D.d.R.: Je pense qu’elle suit la bonne voie. Elle a d’ailleurs plus de chance d’en sortir que des pays comme la France ou le Royaume-Uni qui, eux, possèdent l’arme atomique et auront plus de difficultés à fermer leurs centrales. Car il ne faut pas oublier que les armes nucléaires ont besoin d’ingénieurs spécialistes, lesquels font à la fois du civil et du militaire. Or si l’on supprime le civil, le militaire périclite et met en cause la force de frappe d’un pays. A cet égard, la Suisse, comme l’Allemagne d’ailleurs, ne court aucun risque.

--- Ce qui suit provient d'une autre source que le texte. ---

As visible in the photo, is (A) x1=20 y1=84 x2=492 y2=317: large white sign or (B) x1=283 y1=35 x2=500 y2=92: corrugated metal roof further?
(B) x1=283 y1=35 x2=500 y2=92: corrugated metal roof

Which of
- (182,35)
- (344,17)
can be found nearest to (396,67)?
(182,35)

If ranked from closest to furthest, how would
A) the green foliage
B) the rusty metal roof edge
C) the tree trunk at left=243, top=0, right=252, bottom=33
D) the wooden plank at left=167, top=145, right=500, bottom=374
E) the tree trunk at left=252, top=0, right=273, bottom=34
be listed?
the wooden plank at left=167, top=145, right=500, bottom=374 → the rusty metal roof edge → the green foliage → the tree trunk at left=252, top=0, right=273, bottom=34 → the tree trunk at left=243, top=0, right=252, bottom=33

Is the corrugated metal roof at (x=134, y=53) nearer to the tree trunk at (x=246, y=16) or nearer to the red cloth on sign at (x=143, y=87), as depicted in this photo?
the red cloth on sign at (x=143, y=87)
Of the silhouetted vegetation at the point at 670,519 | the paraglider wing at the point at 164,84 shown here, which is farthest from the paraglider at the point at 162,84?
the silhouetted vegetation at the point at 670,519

Fusions, 9e tome de la saga La Simulation humaine, Editions Buchet/Chastel (Paris), 373 pages.
Tu n’as rien vu à Fukushima, Editions Buchet/Chastel, 31 pages. Le livre, traduit en 6 langues, s’est déjà vendu à 12’000 exemplaires.
Né à Genève en 1944. Après une formation d’architecte, il gagne sa vie en tant qu’informaticien dans une centrale nucléaire.
Depuis 1997, il a publié une vingtaine de livres traduits en anglais, italien, allemand, hollandais, espagnol.
Il est lauréat de plusieurs récompenses, dont le Prix Dentan, le Grand prix de littérature du Canton de Berne et le Prix de la Société littéraire, Genève.
Sa saga La simulation humaine se compose de 10 tomes. Intitulé Le démantèlement du cœur, le dixième est à venir.
Parmi les ouvrages les plus récents de cette saga, citons Le silence des abeilles et Kamikaze Mozart.